Sobre la trama de una obra de teatro que nunca se llegó a estrenar, los diálogos se fueron escribiendo mientras se rodaba la película, bajo un cierto aire machadiano: al andar se hace camino, se hace camino al andar. En una de sus secuencias, la cinta nos enseña que una herida es un lugar en el que, a veces, no queda más remedio que vivir: “Recuerdo cada detalle. Los alemanes vestían de gris. Tú vestías de azul”; aunque, quizás, lo mejor sea cerrar la cicatriz abierta de la melancolía: “La tocaste para ella. Tócala para mí. Si ella la resistió, yo también. Tócala”.
Otras series de fotogramas nos hacen pensar que, cuando comienzan a chorrear la metralla y a doblar las campanas, cuando el desasosiego es tal que no se acierta a distinguir entre los cañones alemanes y los latidos del propio corazón, el amor es seguramente el mejor chaleco salvavidas: “El mundo se derrumba y nosotros nos enamoramos”. Incluso en aquellas ocasiones en los que el amor únicamente entiende de los lugares que perduran al final de todo: “Siempre nos quedará París”.
Sin embargo, no fue el guion la única singularidad de un filme rompedor que contó con un reparto de actores y actrices en estado de gracia, tanto en sus papeles protagonistas como secundarios: una auténtica fiesta de la interpretación de la que se benefició Michael Curtiz en una extraña y continua sensación de improvisación; un rodaje organizadamente caótico que el polifacético director transformó luego en un montaje que permitió acercar al espectador a la máxima ilusión posible que el cine es capaz de proporcionarle.
Además, la película nos muestra sobre el fondo de una imaginativa combinación del uso de sombras y primeros planos, cómo la intensa fugacidad del presente se enraíza en el pasado y se enrama en los frutos de lo por venir, a pesar de nuestro deseo de vivir en una permanente eternidad en vilo: “¿Dónde estuviste anoche? -¿Anoche? No tengo la menor idea. Hace demasiado tiempo”; “¿Y qué harás esta noche? -No hago planes con tanta antelación”.
Casablanca asaltó los géneros cinematográficos para ser un filme clásico y vanguardista, épico e intimista, dramático y mundano, romántico y hamettiano, una crítica política y una reflexión acerca de los sentimientos y las relaciones imposibles, todo eso al mismo tiempo. Una cinta transgresora que muestra a un tipo idealista, dispuesto al sacrificio amoroso, bajo una coraza de cinismo, Rick Blaine, interpretado por Humphrey Bogart, y a una mujer que, tras su máscara de ternura sentimental, esconde un carácter endurecido por la vida y las circunstancias de la guerra, Ilsa Lund, interpretada por Ingrid Bergman.

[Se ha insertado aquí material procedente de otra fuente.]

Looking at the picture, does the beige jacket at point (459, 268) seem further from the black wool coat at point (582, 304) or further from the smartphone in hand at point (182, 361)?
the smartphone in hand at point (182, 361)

Y, en un final gloriosamente dubitativo -se llegaron a rodar alternativas diferentes- y cargado de humor, Rick acaba pronunciando una de las frases míticas de la historia del cine: “Louis, presiento que este es el comienzo de una hermosa amistad”. Pero, antes de perderse en la bruma con Reanult, el jefe de policía, y descubrir que la amistad es más de fiar que cualquiera de los patriotas bebedores de “Agua de Vichy”, Rick había mirado al cielo, al avión que se llevaba para siempre a su amor. Fue en ese momento cuando supo verdaderamente quién era el tipo que habitaba su nombre y, por tanto, cuál era su destino.